Here are three beaten-down companies that have recently approached 52-week lows. However, only one of these three companies offers quality growth at an attractive price, while the other two are potential traps that investors need to be aware of.
1. Senex Energy
Mid-tier oil and gas producer Senex Energy Ltd (ASX: SXY) operates and develops energy resources in the lucrative Cooper Basin. However, it has recently experienced a beating, with shares falling over 14% in the last month. This free-fall is owed to a weaker-than-expected net profit after tax, which was 38% lower than FY13.
However, I think Senex is a quality Australian company with much to look forward to given its continuing endeavours to cut costs. Furthermore, Senex sits on no debt and has strong oil reserves, allowing it to capitalise on stronger demand from Australia's east coast.
Despite offering no dividends, Senex sits on an attractive price-to-earnings ratio of 14.28 and I think the recent share price weakness offers investors a great opportunity to grab a growing company at bargain prices.
2. Transpacific Industries
Although edging a bit higher this week, shares in the recycling, industrial cleaning and waste management company Transpacific Industries Group Ltd. (ASX: TPI) are nowhere near its yearly highs of $1.23. After a strong 1H 2014 report, endless restructuring efforts by the company's management have failed to satisfy shareholders, causing a massive sell-off. Adding to its unfortunate run of events, Transpacific also faced massive increases in its provisions for site remediation and a recent fatal accident, resulting in the grounding of its fleet.

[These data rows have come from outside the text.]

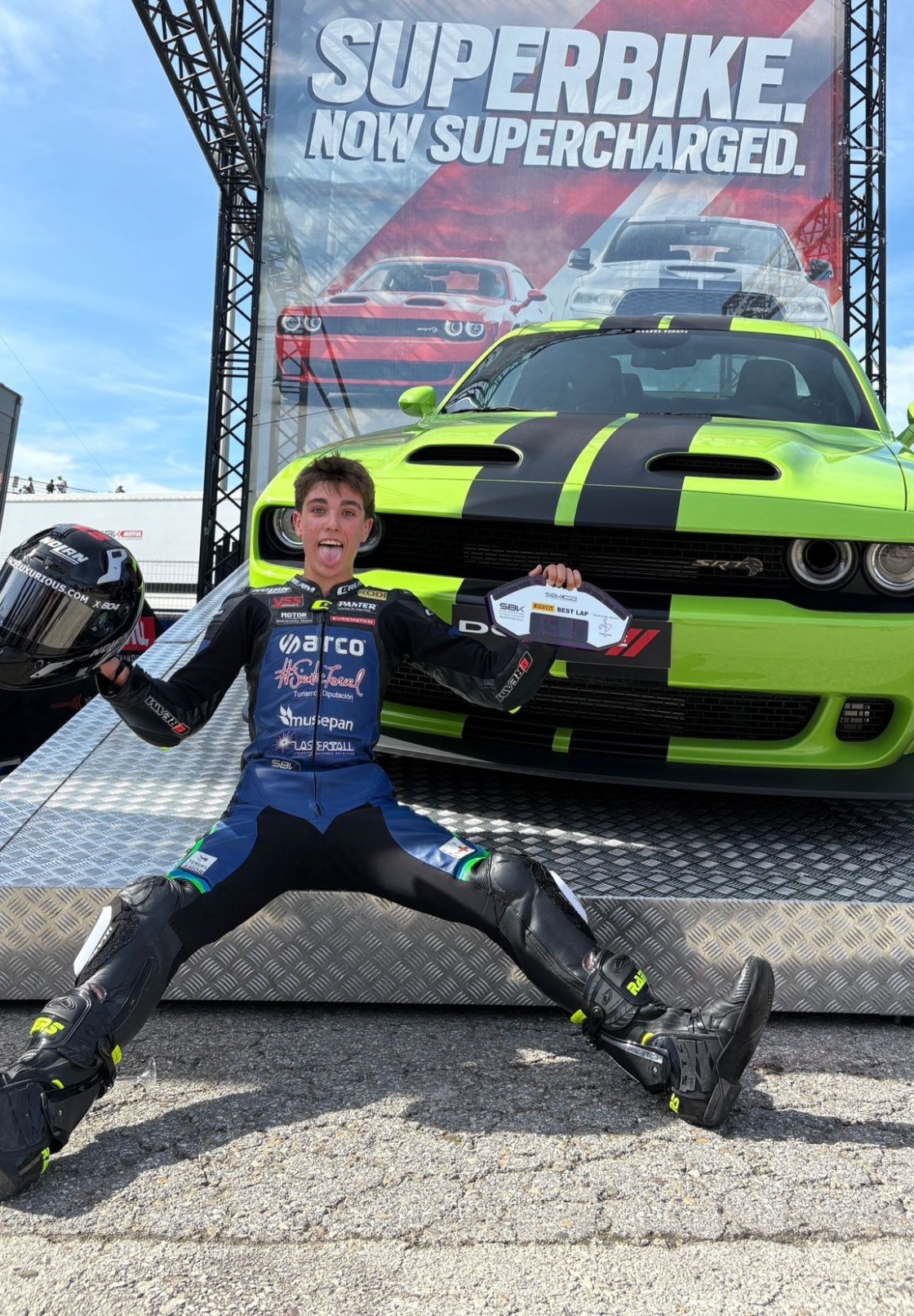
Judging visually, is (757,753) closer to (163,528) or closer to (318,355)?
(318,355)

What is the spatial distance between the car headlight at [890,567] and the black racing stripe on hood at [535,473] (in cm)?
68

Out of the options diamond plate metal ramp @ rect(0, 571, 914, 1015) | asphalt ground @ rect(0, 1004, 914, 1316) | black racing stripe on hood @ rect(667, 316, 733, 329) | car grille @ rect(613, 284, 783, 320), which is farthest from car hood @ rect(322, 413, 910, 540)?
car grille @ rect(613, 284, 783, 320)

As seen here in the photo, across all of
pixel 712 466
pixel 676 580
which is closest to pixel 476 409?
pixel 712 466

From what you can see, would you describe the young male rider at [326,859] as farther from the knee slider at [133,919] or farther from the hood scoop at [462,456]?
the hood scoop at [462,456]

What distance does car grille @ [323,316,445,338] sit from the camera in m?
9.09

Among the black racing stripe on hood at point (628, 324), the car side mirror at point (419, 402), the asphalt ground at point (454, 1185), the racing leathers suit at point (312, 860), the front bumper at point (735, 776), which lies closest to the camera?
the asphalt ground at point (454, 1185)

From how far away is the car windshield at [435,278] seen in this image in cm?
914

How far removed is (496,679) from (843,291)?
866 centimetres

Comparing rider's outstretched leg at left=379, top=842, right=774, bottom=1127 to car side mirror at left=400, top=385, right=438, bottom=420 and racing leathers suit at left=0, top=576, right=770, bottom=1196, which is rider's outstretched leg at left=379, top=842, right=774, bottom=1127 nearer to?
racing leathers suit at left=0, top=576, right=770, bottom=1196

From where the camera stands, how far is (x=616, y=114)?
30.7ft

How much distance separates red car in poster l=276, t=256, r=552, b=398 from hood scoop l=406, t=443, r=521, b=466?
266 inches

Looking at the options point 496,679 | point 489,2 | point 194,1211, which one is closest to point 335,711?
point 496,679

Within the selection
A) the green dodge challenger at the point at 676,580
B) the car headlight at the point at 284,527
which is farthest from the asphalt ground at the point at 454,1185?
the car headlight at the point at 284,527

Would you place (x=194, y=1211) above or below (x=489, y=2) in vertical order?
below
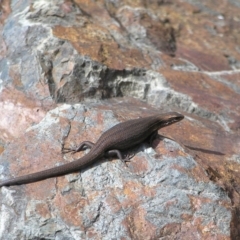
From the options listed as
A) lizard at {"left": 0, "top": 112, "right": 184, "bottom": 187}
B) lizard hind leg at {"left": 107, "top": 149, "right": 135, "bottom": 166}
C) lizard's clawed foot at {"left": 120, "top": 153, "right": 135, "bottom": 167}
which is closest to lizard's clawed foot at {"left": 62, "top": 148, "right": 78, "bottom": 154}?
lizard at {"left": 0, "top": 112, "right": 184, "bottom": 187}

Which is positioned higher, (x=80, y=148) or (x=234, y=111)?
(x=80, y=148)

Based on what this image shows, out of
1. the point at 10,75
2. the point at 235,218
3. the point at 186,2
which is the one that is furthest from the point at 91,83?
the point at 186,2

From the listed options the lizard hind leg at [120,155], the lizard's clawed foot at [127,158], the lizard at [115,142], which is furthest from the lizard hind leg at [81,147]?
the lizard's clawed foot at [127,158]

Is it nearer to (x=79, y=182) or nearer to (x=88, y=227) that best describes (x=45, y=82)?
(x=79, y=182)

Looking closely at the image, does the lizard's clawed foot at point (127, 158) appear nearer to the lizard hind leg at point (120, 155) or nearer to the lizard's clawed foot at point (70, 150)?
the lizard hind leg at point (120, 155)

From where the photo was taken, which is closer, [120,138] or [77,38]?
[120,138]

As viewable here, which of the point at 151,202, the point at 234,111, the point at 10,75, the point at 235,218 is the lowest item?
the point at 234,111

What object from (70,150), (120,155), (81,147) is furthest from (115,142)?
(70,150)

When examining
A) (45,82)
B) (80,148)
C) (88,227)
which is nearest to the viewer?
(88,227)
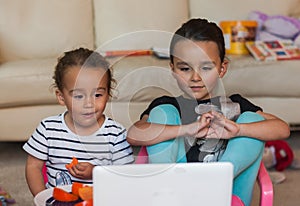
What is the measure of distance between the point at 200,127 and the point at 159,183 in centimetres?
23

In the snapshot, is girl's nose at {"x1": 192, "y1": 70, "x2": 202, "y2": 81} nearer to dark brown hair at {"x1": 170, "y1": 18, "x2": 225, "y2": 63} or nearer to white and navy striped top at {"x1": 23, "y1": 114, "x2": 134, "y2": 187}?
dark brown hair at {"x1": 170, "y1": 18, "x2": 225, "y2": 63}

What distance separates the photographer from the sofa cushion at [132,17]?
8.68 feet

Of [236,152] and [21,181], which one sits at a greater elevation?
[236,152]

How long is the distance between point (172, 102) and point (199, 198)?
13.2 inches

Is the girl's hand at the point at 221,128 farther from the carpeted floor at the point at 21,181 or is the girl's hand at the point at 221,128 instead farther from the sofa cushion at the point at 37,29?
the sofa cushion at the point at 37,29

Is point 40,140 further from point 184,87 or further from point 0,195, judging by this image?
point 184,87

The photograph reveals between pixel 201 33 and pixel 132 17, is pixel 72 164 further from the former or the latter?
pixel 132 17

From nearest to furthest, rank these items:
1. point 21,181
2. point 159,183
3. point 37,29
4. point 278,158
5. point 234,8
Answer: point 159,183, point 21,181, point 278,158, point 37,29, point 234,8

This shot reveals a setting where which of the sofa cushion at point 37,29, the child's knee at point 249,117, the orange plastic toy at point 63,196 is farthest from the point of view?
the sofa cushion at point 37,29

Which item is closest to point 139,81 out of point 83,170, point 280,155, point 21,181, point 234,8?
point 83,170

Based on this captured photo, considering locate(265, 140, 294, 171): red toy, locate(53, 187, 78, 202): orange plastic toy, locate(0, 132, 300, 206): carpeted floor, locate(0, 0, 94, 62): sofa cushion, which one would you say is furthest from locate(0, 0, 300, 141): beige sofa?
locate(53, 187, 78, 202): orange plastic toy

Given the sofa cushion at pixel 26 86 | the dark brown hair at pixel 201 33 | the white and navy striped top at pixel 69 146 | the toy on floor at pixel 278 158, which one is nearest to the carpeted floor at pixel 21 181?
the toy on floor at pixel 278 158

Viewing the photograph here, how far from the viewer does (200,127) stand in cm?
121

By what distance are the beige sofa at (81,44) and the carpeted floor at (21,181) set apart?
11 centimetres
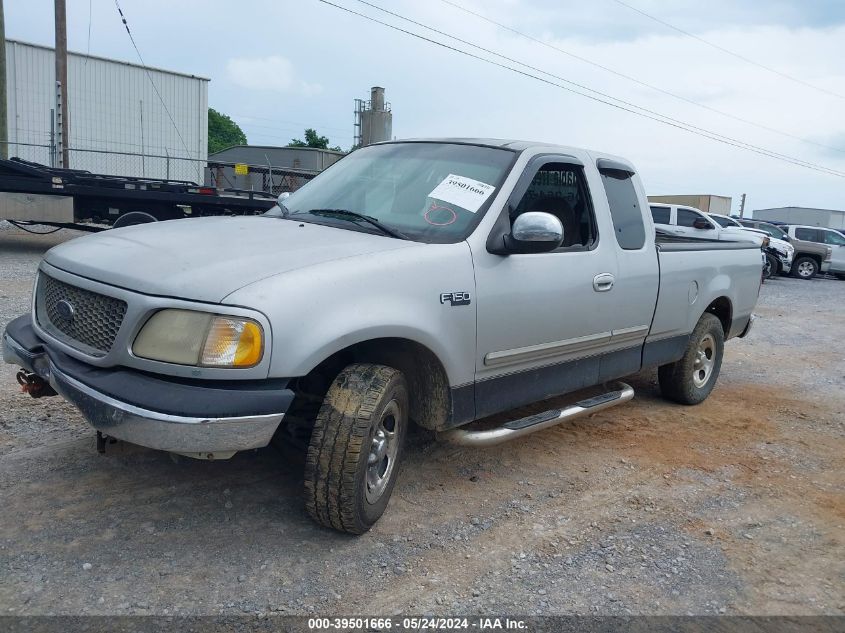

Unlike Senex, Transpacific doesn't seem to have many long-term tailwinds that can drive its future earnings. In addition, its recent problems signal to me that its cheap price is "tricking" investors. Until any new information is released about Transpacific's future, I'll only be watching it from the sidelines.
3. Macquarie Telecom
Shares in the internet hosting and mobile network company Macquarie Telecom Group Ltd. (ASX: MAQ) have been smashed recently, with its share price skydiving from highs of $8.90 to a current price of $4.75. After the release of its disappointing FY14 report, Macquarie's shareholders have had little reason to stay, given a 107% fall in net profit.
Macquarie's failure to capture competitive advantages has led to its recent failures, with better, low-cost providers stealing its existing customer base and ultimately damaging its retention rates.
Companies with a lack of long-term tailwinds and competitive advantages fail to interest me, given their poor ability to sustain earnings growth. I think Macquarie's recent endeavours to cut costs is an optimistic sign. However, I won't be buying until I see these cuts materialise and its competitive position improve.